Obama nominated Merrick Garland but the Senate took no action in that election year; after winning the election Trump nominated and the Senate confirmed Neil Gorsuch to the bench in April 2017.
Now, shortly after the recent death of Justice Ruth Bader Ginsburg, Trump has already announced plans to name a woman to fill the vacancy.
And McConnell — with nearly the full backing of Republican senators — has already said the Senate Judiciary Committee, which is chaired by Graham, will hold hearings that could lead to a full Senate confirmation vote by Election Day.
Unfair? Not really
Democrats and others who do not want another conservative justice are outraged.
“Such hypocrisy!” they say.
“How unfair!” they declare.
Not really when you consider the history.
While it may appear hypocritical, there are these facts:
In 2016, Republicans controlled the Senate; the president was a Democrat.
In 2020, both the Senate and the presidency are held by the Republicans.
Before McConnell in 2016 introduced that election year as the reason for not acting on a president’s nomination, there were no similar situations in more than a century. On several occasions nominations and Senate confirmations happened when a president and Senate majority were of the same party.
Lame-duck presidents Ronald Reagan in 1988 and Lyndon Johnson in 1968 ran into confirmation problems but there were unusual circumstances.

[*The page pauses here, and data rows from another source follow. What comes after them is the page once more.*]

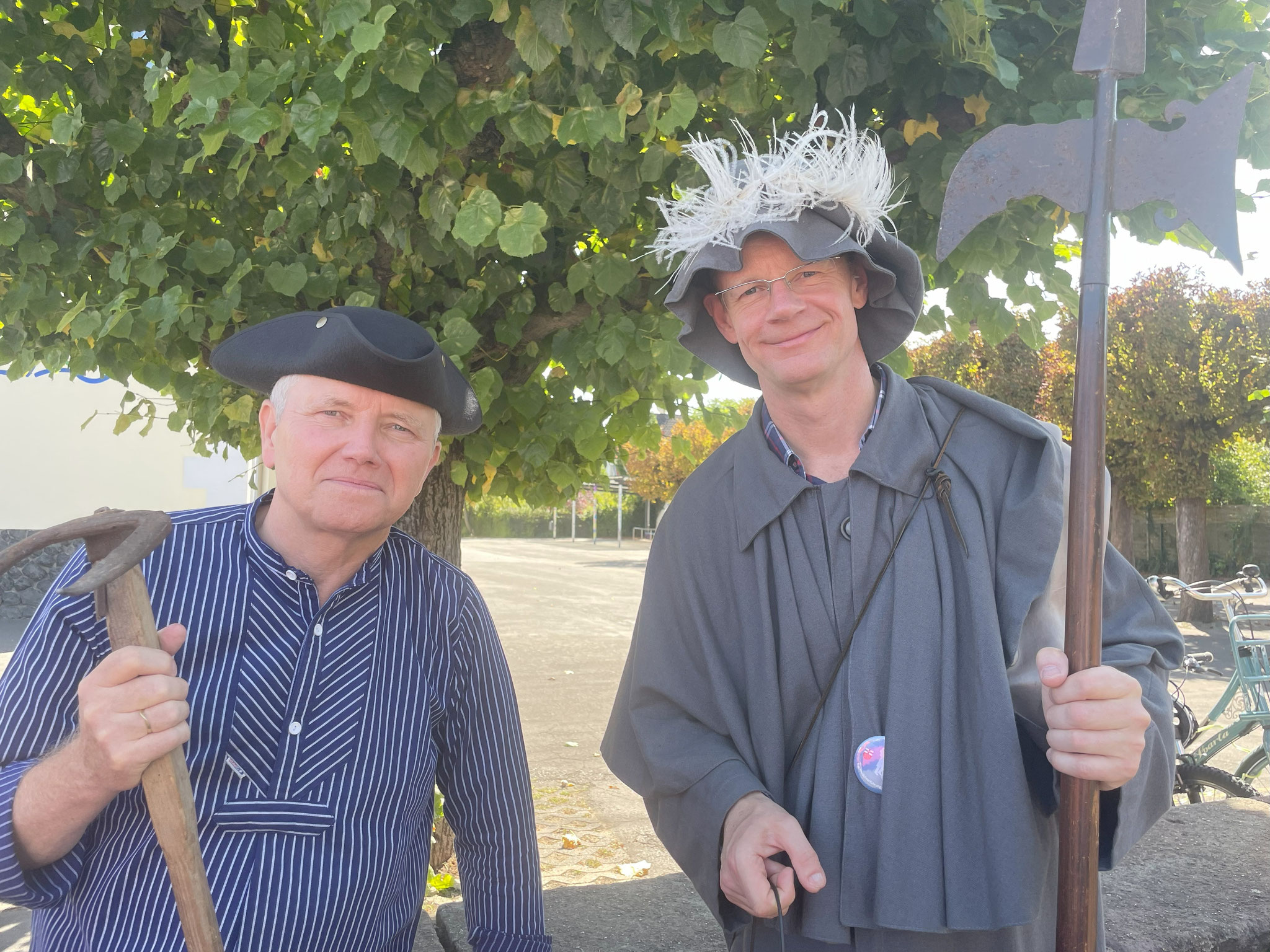 ... weitere Protagonisten: Andre Bohnefass (Kalle Goerken), Nachtwächter (Wilbert Flintermann)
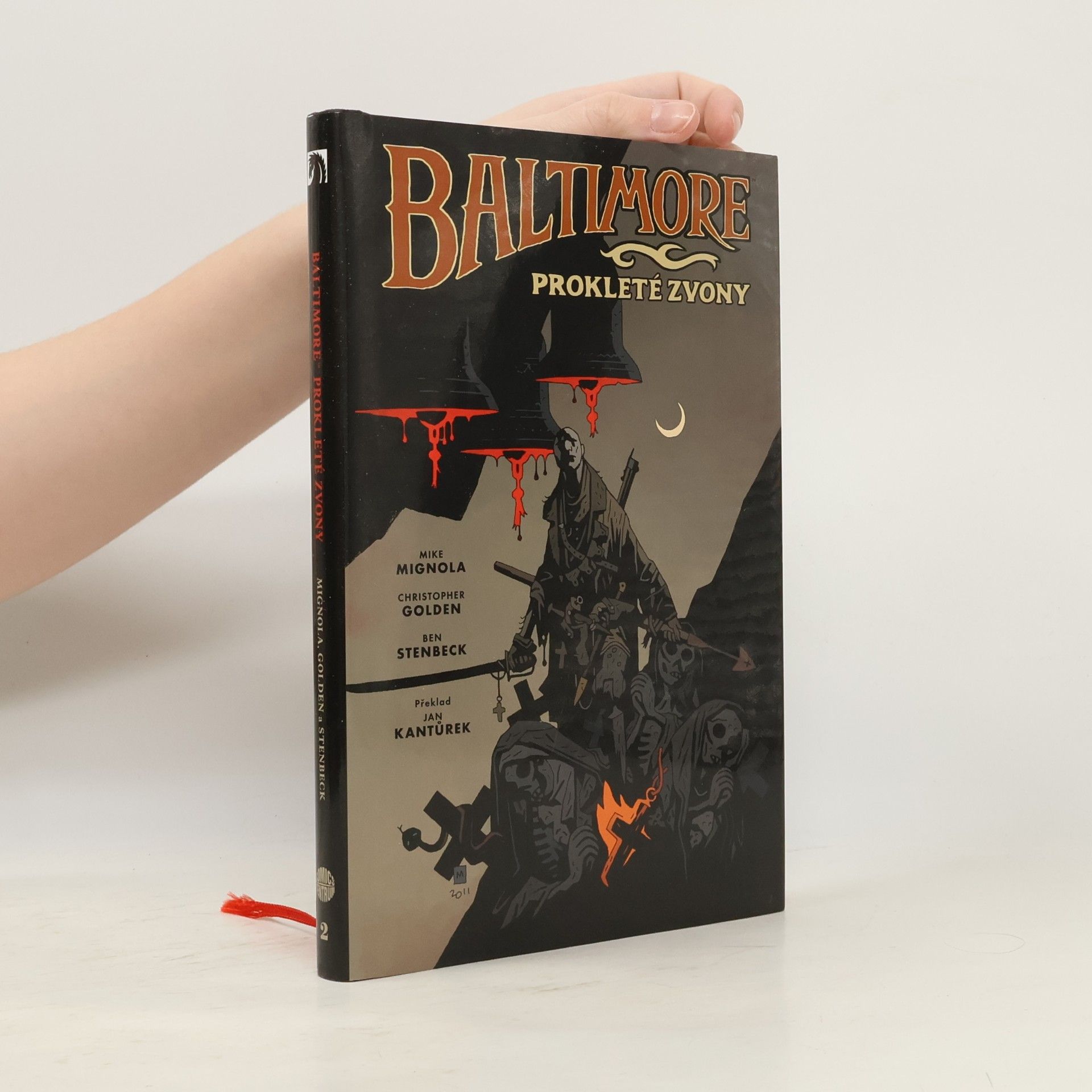 Mike Mignola Baltimore. Kniha druhá, Prokleté zvony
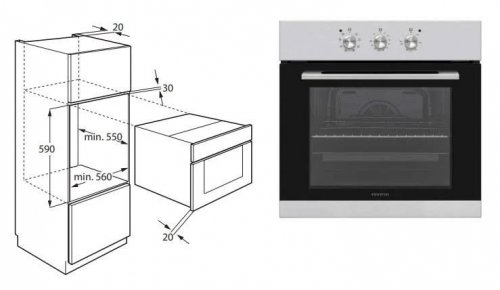Horno Infiniton B698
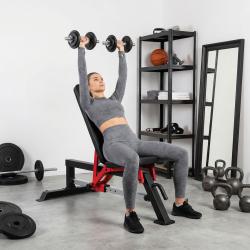 HMS Variabilní posilovací lavice L5166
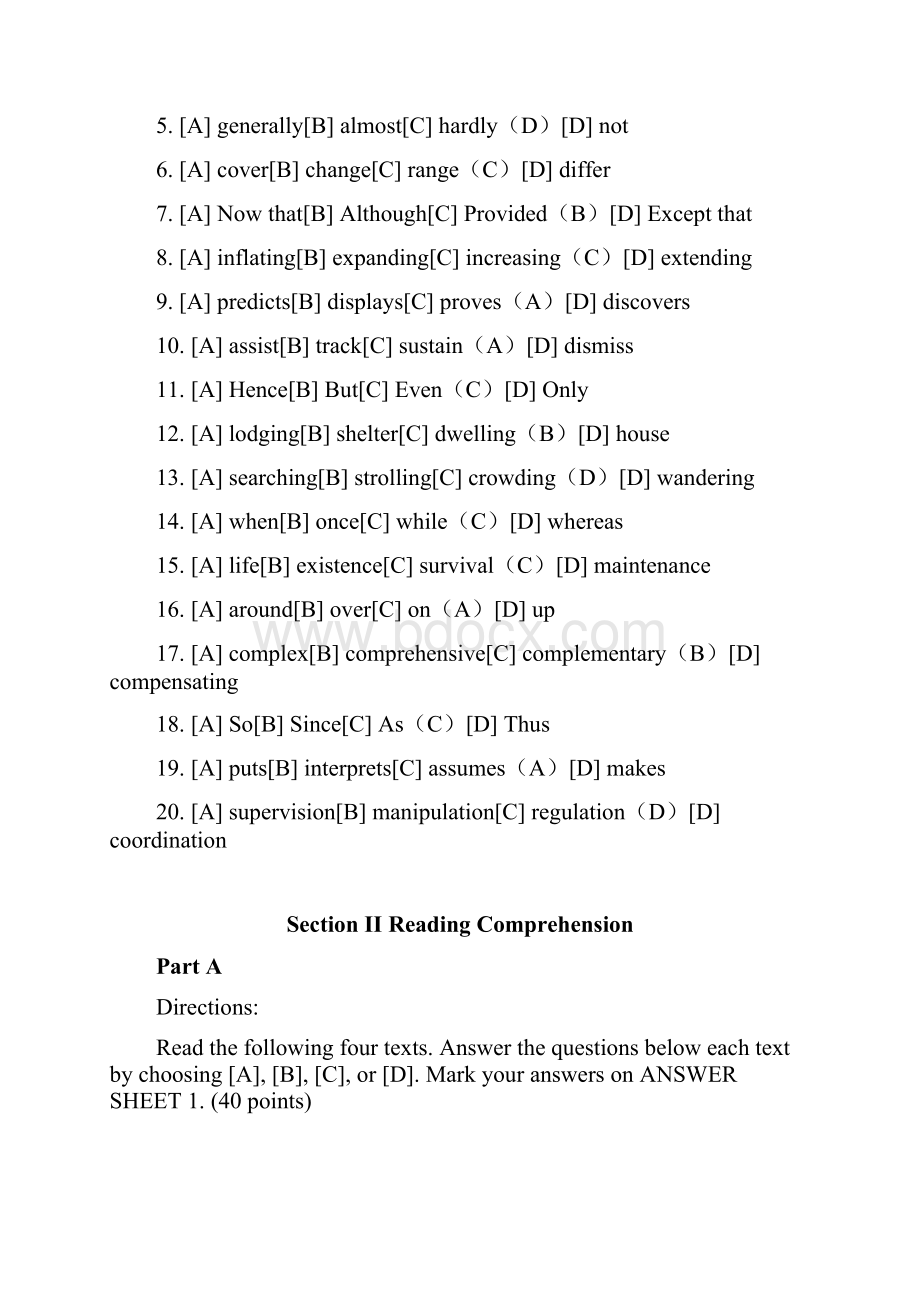 6全国硕士研究生入学统一考试英语一试题及解析.docx_第3页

A Democrat-controlled Senate confirmed Reagan nominee Anthony Kennedy in February 1988 after two mishaps with previous nominees Robert Bork and Douglas Ginsburg.
Meanwhile, Johnson’s nomination of Abe Fortas to become chief justice was even more complicated; eventually it became the only nomination not approved by a Senate controlled by the same party as the president.
A huge impact
The election year reasoning suits McConnell’s goal of having more conservative justices on the Supreme Court and throughout the federal appellate and district courts.
Millions of Americans, not necessarily a majority, will be OK with that.
The appointments will have an impact on justice for decades.
One recent poll found that most Americans prefer to let the next president name a new justice.
Indeed that’s what Graham said in 2016.
But partisanship will not allow it to happen in 2020.